## Text segment
Efficient Pancreatic Cancer Treatment: Targeting CDK7 with a Novel Oral Inhibitor

The purpose of this study was to develop a small molecule inhibitor targeting CDK7, a protein that plays a crucial role in the transcription process and is linked to poor outcomes in several types of cancer. Super-enhancers, which are key regulatory regions, are heavily reliant on CDK7 for their function. The researchers utilized a fragment library screening method based on the crystal structure of human CDK7 and an optimization process to identify the lead inhibitor, TGN-1062. This compound was evaluated through in vitro kinase assays, cell viability tests, and Western Blotting to measure the effects on RNA Pol II phosphorylation and c-Myc protein levels.

The results highlighted the discovery of TGN-1062, a reversible CDK7 inhibitor with high selectivity and an IC50 of 33 nM. It showed a significant sensitivity in pancreatic cancer cell lines with a GI50 of less than 0.4 μM and effectively reduced the phosphorylation of RNA Pol II and c-Myc expression in MiaPaca2 cells. TGN-1062 also exhibited good oral bioavailability in mouse models. Further refinement led to TGN-1069, which maintained potency against CDK7 and demonstrated even greater selectivity over CDK2 and CDK5.

## Collected data
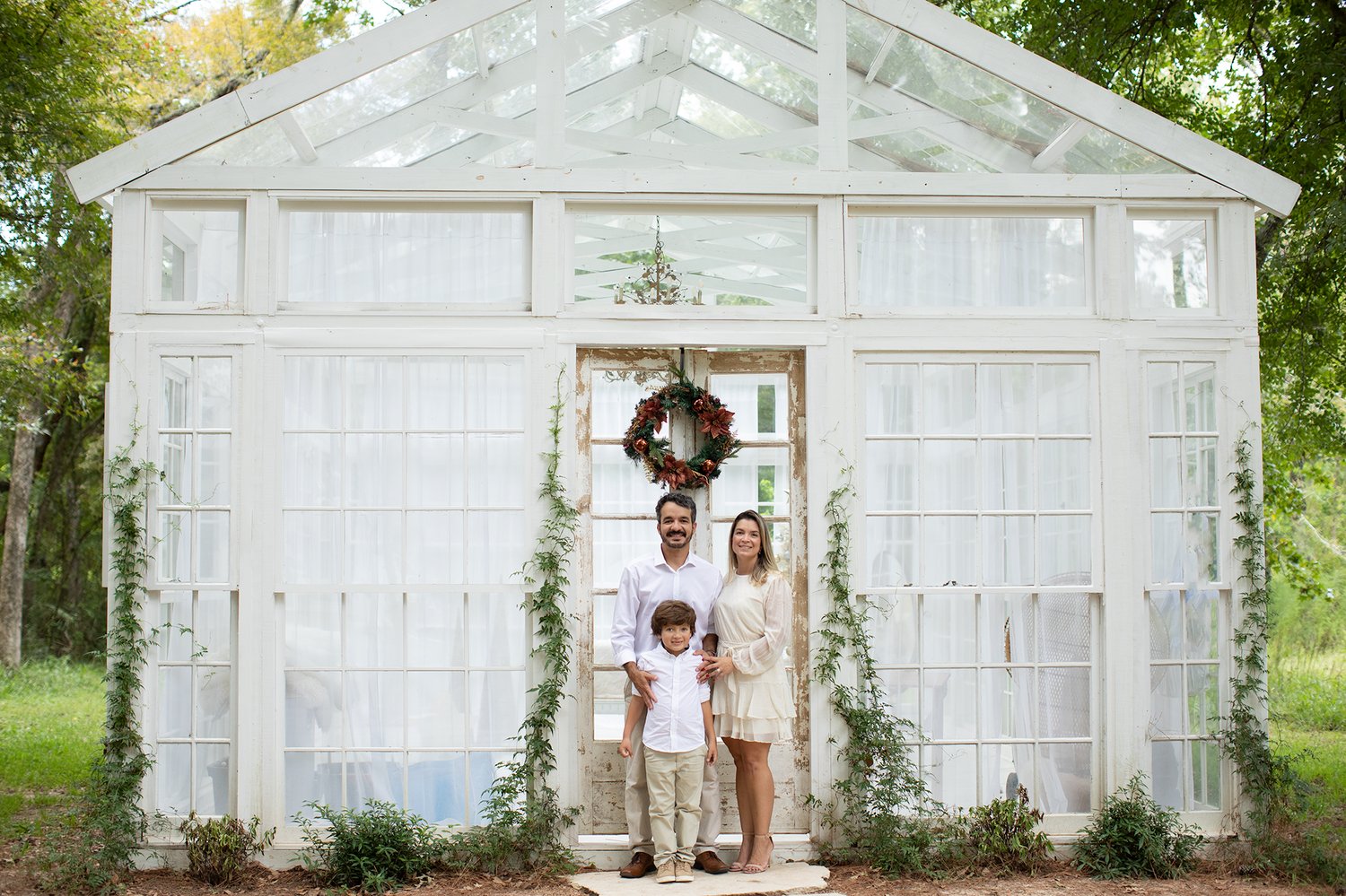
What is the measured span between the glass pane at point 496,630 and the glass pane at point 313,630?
59 centimetres

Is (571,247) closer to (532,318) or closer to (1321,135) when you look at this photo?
(532,318)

## Your tasks
1/ In the text on the CDK7 inhibitor for pancreatic cancer, what IC50 is reported for TGN-1062?
2/ Extend the text on the CDK7 inhibitor for pancreatic cancer, picking up right after its last sentence.

## Answers to the problems
1/ 33 nM

2/
In conclusion, the researchers successfully developed a novel, selective, and orally bioavailable CDK7 inhibitor, with TGN-1069 emerging as a promising preclinical candidate. This compound is currently being evaluated for its effects on kinome profiling, super-enhancer binding protein activities, ADME-Tox properties, and efficacy in pancreatic cancer models. The study was presented at the American Association for Cancer Research Annual Meeting in 2019.